• **Aim of the exercise**
Please write out again, word for word, every line of the entries below, from the one containing "What is the depth" down to the one containing "which is lowest vertically?", both of those lines included.

■ ■ ■ ■ ■ ■ ■

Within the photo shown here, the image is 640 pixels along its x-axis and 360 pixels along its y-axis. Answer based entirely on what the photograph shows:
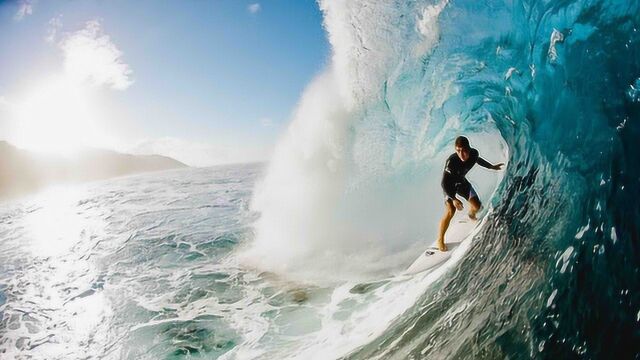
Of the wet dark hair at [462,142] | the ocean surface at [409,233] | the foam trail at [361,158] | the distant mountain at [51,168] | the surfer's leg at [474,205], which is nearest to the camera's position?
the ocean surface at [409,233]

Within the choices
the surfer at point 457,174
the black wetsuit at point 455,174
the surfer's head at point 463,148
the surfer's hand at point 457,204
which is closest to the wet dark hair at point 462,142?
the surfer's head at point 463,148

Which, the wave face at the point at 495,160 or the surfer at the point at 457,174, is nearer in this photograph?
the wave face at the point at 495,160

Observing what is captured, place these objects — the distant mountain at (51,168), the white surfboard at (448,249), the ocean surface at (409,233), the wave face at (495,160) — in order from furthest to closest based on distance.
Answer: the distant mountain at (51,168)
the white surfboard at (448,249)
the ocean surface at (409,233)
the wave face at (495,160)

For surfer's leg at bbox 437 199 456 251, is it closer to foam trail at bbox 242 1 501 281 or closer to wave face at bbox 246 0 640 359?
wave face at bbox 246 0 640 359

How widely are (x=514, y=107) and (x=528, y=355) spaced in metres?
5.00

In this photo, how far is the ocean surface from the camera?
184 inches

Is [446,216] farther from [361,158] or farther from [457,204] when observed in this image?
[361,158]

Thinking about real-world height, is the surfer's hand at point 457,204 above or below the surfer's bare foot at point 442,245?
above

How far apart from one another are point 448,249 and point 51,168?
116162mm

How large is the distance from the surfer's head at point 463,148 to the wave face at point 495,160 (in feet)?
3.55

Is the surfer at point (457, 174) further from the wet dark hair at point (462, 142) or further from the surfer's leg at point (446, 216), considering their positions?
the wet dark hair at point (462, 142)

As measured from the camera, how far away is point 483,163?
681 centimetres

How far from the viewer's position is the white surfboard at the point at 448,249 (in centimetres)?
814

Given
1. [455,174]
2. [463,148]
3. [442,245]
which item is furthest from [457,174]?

■ ■ ■ ■ ■ ■ ■

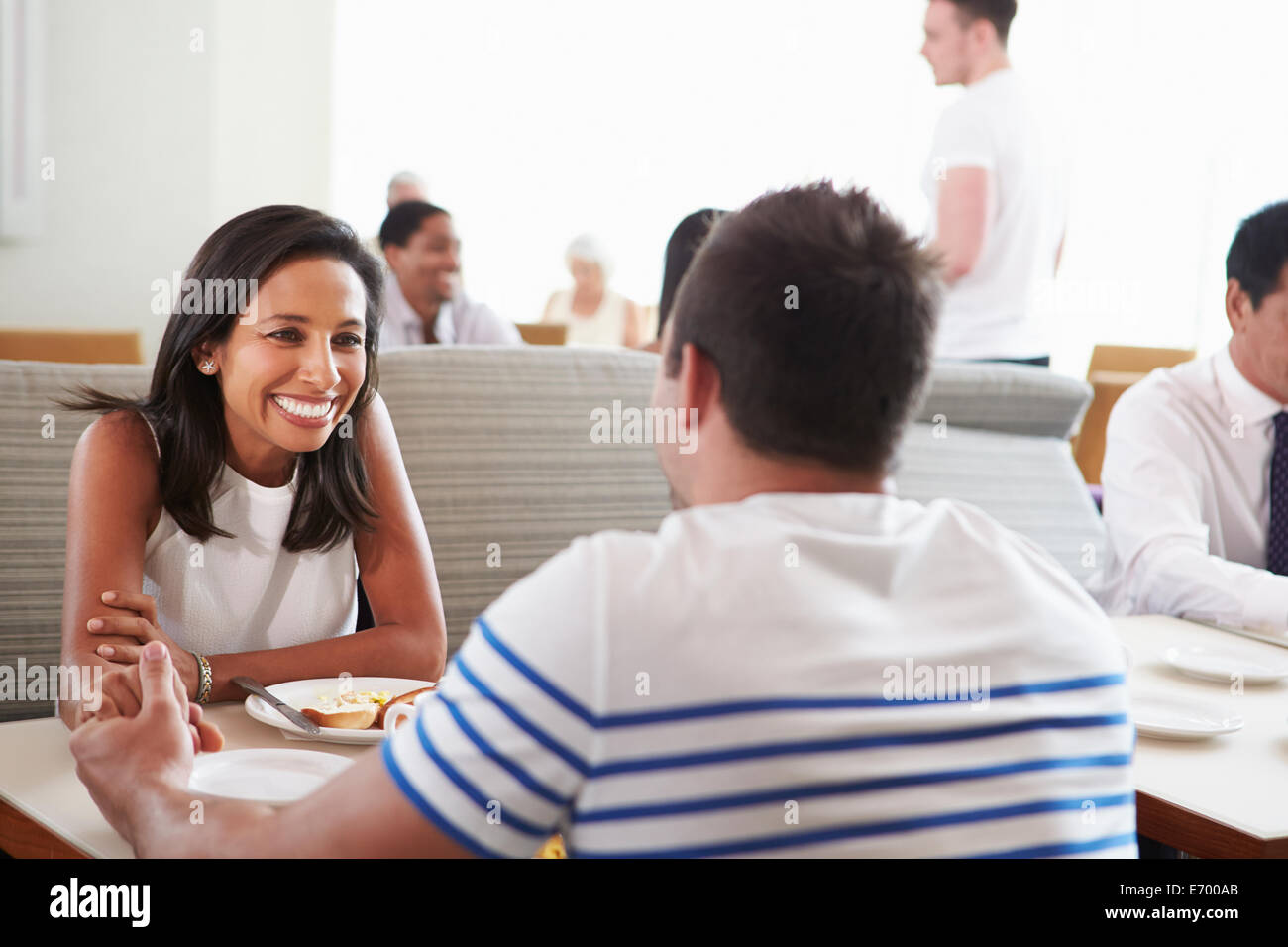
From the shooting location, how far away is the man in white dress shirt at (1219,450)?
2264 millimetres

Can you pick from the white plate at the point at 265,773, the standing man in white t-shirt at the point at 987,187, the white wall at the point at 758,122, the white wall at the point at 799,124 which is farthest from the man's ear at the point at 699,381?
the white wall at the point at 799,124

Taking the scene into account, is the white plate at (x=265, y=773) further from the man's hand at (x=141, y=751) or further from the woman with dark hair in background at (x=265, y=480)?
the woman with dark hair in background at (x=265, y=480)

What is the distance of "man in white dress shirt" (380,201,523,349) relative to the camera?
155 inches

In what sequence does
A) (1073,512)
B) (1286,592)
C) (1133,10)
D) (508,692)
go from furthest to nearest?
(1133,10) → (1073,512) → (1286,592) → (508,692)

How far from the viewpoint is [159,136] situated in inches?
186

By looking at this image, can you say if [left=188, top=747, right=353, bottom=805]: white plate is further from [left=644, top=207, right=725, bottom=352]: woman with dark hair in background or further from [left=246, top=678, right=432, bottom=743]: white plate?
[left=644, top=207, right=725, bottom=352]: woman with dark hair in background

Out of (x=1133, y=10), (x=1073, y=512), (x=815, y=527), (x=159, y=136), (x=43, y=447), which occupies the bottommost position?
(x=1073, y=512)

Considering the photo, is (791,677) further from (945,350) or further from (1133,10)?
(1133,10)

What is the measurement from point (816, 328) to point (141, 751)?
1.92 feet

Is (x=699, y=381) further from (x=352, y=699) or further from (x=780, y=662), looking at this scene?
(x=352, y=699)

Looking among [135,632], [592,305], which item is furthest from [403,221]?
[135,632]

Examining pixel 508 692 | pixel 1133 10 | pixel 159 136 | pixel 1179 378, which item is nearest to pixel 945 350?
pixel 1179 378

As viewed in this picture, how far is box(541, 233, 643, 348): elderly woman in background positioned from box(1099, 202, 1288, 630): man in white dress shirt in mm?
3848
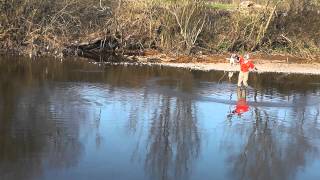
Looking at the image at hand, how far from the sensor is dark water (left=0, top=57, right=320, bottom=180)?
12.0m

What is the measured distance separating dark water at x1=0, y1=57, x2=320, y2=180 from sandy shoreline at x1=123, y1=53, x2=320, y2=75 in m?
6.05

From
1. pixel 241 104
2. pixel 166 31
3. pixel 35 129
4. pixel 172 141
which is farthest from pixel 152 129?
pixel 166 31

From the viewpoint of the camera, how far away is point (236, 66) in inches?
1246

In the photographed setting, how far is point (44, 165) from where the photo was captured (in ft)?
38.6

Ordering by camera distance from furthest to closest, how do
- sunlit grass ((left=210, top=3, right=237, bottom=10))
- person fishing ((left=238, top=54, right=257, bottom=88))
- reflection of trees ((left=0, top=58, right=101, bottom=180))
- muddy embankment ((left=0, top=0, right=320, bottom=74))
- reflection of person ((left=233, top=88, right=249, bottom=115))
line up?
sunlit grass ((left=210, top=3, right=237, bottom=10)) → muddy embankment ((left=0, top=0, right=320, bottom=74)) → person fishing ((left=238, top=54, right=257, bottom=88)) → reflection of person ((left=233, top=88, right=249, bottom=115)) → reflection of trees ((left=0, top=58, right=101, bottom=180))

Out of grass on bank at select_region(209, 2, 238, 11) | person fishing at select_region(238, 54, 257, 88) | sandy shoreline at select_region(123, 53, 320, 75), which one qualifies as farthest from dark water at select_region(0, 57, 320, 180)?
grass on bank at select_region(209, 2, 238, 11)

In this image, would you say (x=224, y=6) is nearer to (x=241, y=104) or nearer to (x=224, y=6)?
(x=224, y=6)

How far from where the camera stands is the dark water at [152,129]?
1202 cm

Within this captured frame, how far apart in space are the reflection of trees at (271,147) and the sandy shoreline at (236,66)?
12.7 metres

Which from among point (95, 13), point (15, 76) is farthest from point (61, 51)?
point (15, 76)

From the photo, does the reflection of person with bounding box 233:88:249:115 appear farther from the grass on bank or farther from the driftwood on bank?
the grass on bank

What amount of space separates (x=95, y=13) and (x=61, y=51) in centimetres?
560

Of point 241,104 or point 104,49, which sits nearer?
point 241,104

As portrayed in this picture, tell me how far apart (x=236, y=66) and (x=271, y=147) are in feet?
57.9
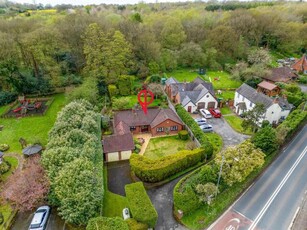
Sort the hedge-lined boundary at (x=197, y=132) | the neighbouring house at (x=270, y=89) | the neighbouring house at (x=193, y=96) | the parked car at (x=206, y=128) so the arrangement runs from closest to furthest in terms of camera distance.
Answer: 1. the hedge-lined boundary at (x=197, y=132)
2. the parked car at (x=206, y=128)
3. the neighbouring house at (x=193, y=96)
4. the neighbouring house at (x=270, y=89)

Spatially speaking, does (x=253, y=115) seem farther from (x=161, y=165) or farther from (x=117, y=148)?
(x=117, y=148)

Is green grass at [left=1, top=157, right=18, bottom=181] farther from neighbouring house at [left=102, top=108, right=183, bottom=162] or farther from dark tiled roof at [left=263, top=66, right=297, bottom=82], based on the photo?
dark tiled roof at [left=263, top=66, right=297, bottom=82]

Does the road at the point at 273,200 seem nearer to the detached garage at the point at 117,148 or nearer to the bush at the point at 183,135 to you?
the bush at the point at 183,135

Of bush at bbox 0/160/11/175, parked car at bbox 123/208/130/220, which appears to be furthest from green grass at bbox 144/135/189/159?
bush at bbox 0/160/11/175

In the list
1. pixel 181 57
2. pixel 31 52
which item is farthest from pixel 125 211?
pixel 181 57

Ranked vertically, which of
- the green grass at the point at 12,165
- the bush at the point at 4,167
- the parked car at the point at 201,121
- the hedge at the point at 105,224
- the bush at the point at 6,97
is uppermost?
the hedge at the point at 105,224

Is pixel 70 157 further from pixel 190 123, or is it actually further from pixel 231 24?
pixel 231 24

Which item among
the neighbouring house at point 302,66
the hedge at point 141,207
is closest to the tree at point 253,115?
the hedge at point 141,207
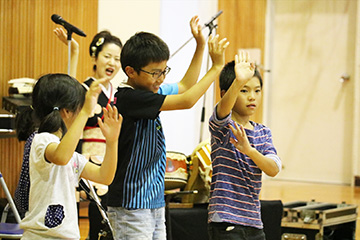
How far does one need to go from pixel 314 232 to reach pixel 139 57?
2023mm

■ ■ ■ ■ ■ ■ ■

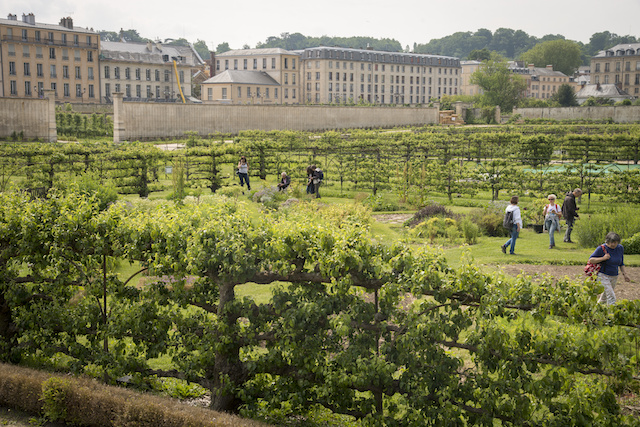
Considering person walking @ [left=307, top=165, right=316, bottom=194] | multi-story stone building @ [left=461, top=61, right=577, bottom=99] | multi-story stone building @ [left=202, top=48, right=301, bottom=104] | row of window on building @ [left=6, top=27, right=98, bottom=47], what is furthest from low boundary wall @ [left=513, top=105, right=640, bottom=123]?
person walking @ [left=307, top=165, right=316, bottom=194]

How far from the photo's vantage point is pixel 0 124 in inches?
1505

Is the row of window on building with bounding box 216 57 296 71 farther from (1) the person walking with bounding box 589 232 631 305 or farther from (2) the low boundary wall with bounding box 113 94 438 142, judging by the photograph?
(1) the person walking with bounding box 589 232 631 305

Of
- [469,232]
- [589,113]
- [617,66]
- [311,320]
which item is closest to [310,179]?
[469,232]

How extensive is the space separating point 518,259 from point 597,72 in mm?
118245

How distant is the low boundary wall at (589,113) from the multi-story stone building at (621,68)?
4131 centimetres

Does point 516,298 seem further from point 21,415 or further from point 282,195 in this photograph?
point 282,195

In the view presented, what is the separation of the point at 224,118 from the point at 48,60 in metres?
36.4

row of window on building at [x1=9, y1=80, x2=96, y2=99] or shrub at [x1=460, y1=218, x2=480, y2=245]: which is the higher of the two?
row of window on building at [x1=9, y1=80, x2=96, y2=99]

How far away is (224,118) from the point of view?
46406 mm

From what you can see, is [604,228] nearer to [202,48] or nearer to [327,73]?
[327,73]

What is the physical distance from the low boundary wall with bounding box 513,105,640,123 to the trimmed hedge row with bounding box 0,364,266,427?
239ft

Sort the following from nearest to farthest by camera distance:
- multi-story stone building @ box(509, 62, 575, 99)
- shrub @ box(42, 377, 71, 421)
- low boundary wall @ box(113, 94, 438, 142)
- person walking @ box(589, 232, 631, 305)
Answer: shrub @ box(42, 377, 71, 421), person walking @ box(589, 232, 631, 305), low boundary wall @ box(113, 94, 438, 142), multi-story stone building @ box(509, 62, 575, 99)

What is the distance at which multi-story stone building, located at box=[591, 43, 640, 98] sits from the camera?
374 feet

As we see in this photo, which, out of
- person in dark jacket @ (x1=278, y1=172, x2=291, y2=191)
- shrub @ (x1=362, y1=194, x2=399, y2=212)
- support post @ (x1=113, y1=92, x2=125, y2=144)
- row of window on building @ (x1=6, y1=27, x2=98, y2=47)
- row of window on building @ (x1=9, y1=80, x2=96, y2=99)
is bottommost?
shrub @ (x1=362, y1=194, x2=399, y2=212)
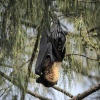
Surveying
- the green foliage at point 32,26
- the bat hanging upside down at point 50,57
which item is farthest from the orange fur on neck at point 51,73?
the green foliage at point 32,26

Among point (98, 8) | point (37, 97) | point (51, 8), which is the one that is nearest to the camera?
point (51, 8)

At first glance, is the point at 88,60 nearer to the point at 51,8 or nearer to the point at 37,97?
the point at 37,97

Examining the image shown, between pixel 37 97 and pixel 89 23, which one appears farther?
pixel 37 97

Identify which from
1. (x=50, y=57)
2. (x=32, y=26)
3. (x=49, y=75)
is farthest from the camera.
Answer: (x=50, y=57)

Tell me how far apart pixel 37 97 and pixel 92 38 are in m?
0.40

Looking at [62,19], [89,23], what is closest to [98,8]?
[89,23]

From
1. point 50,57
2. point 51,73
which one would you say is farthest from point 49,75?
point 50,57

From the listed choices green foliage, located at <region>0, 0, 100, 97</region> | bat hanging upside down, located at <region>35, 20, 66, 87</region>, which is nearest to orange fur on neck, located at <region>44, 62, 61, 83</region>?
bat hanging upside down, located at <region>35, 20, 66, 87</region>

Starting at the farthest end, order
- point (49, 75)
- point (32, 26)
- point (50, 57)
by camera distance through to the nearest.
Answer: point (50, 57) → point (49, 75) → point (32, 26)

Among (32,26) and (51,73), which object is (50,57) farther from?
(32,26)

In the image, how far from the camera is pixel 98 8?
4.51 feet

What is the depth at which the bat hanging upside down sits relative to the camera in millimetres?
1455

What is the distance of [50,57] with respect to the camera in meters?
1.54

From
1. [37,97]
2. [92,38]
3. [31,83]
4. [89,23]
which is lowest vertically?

■ ■ ■ ■ ■ ■ ■

• **Solution**
What is the depth at which the bat hanging upside down sits relative to the camera in millimetres?
1455

What is the distance of [50,57] with respect to the camera in meters?
1.54

From
1. [37,97]
2. [92,38]
3. [31,83]
4. [89,23]
which is lowest vertically?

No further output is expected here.